Protection of ferrets against influenza challenge with a DNA vaccine to the haemagglutinin.

Immunization of ferrets with a plasmid DNA expressing influenza virus haemagglutinin (pCMV/H1 DNA) provided complete protection from challenge with the homologous A/PR/8/34 (H1N1) influenza virus. Delivery of DNA-coated gold beads by gene gun to the epidermis was much more efficient than intramuscular delivery of DNA in aqueous solution. The antibody response induced by DNA delivered by gene gun was more cross-reactive than DNA delivered in aqueous solution or after natural infection. This novel approach to vaccination against influenza may afford broader protection against antigenic drift than that provided by natural infection.

DNA vaccines: protective immunizations by parenteral, mucosal, and gene-gun inoculations.

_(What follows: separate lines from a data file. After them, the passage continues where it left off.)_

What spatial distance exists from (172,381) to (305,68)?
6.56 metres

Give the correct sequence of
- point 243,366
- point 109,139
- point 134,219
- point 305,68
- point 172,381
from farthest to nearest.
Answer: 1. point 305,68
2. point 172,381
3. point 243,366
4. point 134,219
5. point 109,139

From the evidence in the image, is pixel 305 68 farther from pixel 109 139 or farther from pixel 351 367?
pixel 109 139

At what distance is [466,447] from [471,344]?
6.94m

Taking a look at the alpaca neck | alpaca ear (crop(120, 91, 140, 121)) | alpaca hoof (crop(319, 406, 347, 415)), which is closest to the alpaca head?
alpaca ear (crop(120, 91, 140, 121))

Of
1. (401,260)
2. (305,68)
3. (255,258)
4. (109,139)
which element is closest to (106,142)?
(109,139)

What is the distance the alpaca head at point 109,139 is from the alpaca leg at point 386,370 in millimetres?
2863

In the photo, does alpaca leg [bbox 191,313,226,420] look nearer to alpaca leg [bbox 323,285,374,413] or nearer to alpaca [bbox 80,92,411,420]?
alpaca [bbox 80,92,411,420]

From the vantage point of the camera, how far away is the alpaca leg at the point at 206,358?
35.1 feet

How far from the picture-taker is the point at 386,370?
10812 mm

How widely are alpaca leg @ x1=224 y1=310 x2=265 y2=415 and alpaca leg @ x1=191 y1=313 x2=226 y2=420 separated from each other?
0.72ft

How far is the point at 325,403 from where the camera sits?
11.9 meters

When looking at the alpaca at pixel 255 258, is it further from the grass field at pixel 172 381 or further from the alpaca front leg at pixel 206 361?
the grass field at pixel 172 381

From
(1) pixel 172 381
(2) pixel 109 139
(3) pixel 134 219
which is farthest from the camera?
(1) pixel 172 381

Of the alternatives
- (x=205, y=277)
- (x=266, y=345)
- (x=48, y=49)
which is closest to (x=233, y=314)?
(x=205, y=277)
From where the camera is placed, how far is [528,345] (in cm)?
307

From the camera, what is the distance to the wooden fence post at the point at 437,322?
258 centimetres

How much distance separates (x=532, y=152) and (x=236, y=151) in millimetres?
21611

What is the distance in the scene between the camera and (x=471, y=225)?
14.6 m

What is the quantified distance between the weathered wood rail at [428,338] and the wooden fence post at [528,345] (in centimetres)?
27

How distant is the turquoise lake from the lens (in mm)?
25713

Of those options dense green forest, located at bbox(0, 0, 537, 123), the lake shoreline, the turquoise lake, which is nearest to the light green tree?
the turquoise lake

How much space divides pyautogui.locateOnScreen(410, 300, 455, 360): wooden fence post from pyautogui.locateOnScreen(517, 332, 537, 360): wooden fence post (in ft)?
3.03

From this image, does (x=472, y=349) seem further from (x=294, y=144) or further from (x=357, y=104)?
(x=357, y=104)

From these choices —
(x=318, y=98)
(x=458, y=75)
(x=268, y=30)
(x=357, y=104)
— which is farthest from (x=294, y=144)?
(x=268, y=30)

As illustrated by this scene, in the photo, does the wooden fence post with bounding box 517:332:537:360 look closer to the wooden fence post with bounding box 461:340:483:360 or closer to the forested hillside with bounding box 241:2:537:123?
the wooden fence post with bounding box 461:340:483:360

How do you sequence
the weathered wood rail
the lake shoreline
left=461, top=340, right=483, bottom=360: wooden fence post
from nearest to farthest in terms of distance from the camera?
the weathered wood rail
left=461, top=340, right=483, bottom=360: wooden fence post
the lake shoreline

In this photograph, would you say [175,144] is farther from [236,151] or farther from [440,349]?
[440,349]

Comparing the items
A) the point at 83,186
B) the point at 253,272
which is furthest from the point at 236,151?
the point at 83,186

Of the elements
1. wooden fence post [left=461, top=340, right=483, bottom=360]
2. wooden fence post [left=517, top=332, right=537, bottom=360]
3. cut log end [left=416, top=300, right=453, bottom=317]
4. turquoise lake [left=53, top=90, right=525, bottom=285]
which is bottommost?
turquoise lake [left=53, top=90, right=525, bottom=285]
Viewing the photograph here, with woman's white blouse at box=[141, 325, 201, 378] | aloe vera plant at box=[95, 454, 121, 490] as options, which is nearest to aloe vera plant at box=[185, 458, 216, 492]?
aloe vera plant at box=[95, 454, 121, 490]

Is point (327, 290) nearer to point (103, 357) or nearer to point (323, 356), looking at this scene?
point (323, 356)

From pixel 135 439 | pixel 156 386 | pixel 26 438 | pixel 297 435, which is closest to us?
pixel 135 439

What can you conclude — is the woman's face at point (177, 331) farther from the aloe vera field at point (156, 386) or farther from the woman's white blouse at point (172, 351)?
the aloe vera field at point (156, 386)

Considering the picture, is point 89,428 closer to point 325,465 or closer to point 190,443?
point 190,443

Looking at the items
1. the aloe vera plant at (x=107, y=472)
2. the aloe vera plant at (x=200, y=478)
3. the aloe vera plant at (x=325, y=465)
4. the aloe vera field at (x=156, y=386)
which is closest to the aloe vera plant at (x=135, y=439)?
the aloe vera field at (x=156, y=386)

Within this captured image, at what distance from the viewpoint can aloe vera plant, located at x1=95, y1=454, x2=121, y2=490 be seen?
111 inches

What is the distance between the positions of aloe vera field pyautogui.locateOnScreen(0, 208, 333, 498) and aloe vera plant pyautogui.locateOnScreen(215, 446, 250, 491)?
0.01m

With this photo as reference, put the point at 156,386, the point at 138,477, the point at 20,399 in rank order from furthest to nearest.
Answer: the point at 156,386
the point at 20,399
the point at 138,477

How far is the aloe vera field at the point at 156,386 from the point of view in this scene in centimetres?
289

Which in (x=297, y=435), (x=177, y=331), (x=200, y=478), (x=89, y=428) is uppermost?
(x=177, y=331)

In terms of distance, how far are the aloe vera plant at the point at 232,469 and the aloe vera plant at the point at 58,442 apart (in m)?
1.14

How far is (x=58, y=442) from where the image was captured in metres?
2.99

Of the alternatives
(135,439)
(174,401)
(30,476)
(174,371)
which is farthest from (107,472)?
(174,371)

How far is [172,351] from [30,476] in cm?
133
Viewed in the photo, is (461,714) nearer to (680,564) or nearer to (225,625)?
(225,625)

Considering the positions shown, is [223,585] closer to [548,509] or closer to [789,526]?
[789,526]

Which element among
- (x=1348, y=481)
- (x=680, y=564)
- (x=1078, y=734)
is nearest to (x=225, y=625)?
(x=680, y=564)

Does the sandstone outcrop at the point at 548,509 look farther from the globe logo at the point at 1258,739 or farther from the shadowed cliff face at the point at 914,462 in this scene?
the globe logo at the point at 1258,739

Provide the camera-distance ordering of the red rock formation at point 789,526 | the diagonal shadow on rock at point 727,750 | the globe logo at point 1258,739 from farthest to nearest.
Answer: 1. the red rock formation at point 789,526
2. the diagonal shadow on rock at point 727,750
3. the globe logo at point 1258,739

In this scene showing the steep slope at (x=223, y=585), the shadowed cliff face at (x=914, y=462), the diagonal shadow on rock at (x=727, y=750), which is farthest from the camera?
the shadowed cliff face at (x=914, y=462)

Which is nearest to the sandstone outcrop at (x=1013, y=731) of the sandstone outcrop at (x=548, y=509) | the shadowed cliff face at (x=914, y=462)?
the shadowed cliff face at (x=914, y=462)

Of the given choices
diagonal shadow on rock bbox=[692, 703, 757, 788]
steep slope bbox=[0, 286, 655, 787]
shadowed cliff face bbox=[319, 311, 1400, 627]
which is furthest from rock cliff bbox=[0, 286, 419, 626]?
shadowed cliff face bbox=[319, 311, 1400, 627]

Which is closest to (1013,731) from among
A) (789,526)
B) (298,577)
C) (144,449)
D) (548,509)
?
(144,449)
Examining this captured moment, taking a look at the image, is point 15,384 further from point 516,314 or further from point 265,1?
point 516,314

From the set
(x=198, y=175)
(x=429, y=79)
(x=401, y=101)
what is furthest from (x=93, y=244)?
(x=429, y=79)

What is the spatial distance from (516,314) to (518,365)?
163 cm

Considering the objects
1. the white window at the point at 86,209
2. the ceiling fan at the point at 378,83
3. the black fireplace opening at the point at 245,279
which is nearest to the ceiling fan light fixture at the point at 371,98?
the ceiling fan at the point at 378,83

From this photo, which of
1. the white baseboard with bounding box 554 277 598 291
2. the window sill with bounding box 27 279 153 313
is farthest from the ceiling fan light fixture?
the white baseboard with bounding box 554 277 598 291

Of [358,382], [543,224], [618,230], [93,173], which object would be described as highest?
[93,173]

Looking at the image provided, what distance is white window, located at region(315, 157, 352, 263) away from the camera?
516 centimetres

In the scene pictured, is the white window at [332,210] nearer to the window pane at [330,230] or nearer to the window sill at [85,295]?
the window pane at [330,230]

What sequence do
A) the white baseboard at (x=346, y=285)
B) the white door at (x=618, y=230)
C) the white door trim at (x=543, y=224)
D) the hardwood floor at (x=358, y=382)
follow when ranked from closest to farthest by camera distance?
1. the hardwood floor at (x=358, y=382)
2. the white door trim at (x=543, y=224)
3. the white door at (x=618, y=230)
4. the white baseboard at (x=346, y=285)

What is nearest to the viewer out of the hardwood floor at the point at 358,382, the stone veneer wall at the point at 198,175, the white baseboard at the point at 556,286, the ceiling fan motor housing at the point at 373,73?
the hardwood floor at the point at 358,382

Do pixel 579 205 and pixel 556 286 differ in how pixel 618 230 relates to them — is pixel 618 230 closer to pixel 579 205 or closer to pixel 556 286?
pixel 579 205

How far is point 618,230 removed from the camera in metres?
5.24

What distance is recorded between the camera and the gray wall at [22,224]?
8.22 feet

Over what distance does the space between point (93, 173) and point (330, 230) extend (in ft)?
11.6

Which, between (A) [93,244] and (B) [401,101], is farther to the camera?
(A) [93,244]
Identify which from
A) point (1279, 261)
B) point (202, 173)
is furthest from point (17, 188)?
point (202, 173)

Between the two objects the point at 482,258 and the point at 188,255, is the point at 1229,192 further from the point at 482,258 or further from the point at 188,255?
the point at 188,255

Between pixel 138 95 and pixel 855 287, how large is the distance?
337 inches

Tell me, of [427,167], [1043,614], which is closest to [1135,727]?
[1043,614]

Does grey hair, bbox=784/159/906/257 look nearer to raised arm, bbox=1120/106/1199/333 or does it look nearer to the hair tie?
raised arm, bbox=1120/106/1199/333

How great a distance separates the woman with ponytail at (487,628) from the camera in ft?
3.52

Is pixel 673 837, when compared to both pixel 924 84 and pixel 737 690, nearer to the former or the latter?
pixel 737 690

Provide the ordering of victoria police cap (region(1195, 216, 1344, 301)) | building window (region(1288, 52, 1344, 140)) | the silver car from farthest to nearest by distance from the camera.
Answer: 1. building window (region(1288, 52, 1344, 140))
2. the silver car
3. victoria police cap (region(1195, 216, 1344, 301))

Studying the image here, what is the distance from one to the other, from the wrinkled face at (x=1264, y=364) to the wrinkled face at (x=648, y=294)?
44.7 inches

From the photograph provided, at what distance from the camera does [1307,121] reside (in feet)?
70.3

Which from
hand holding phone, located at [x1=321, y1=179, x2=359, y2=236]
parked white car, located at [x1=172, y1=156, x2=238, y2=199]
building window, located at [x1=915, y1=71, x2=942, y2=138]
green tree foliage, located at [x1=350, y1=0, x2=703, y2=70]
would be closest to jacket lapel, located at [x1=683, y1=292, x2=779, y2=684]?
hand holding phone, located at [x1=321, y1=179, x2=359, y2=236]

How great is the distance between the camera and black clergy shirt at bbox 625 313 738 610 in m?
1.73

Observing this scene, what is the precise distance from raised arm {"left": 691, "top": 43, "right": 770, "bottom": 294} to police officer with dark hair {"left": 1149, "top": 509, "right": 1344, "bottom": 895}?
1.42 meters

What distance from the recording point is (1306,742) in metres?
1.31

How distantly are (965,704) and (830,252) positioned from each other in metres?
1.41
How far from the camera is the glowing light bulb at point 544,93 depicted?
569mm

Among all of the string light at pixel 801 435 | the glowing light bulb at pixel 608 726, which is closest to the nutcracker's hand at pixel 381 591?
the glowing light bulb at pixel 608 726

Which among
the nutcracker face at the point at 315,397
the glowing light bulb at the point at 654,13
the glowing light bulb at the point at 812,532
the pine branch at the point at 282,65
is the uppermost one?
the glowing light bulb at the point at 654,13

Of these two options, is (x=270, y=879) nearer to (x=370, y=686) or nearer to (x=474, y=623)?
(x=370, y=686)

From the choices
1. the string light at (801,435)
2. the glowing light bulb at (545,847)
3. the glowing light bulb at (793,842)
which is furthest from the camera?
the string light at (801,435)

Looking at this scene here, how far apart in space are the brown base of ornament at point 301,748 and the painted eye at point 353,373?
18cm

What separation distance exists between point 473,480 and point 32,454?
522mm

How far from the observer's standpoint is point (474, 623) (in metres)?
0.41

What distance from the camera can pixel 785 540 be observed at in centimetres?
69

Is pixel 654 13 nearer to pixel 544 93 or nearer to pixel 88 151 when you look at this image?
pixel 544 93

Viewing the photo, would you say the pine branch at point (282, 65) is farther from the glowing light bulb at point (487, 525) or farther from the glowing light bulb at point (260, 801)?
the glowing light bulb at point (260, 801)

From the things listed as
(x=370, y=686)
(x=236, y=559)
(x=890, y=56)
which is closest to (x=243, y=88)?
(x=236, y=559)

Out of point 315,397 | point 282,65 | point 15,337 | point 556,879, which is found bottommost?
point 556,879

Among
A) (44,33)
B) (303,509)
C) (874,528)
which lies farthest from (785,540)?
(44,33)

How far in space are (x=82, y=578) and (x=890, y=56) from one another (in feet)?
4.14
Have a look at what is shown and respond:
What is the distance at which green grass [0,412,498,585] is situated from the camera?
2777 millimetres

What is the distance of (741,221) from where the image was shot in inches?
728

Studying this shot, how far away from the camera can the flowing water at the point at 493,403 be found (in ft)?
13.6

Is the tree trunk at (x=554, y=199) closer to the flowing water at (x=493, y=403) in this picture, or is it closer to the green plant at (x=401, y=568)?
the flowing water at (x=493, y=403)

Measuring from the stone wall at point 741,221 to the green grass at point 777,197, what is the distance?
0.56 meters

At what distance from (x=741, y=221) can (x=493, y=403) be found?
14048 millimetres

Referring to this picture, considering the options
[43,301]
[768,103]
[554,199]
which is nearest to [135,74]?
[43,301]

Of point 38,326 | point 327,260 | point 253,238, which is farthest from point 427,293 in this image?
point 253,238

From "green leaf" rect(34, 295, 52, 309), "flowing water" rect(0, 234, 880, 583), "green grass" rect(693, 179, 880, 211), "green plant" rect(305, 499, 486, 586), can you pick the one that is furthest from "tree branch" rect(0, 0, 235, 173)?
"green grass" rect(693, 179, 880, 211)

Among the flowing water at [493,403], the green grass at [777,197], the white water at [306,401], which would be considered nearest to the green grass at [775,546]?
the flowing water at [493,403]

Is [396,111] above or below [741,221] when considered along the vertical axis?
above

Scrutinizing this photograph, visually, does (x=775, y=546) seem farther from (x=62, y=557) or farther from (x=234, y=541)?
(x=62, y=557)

Plasmid DNAs expressing influenza virus hemagglutinin glycoproteins have been tested for their ability to raise protective immunity against lethal influenza challenges of the same subtype. In trials using two inoculations of from 50 to 300 micrograms of purified DNA in saline, 67-95% of test mice and 25-63% of test chickens have been protected against a lethal influenza challenge. Parenteral routes of inoculation that achieved good protection included intramuscular and intravenous injections. Successful mucosal routes of vaccination included DNA drops administered to the nares or trachea. By far the most efficient DNA immunizations were achieved by using a gene gun to deliver DNA-coated gold beads to the epidermis. In mice, 95% protection was achieved by two immunizations with beads loaded with as little as 0.4 micrograms of DNA. The breadth of routes supporting successful DNA immunizations, coupled with the very small amounts of DNA required for gene-gun immunizations, highlight the potential of this remarkably simple technique for the development of subunit vaccines.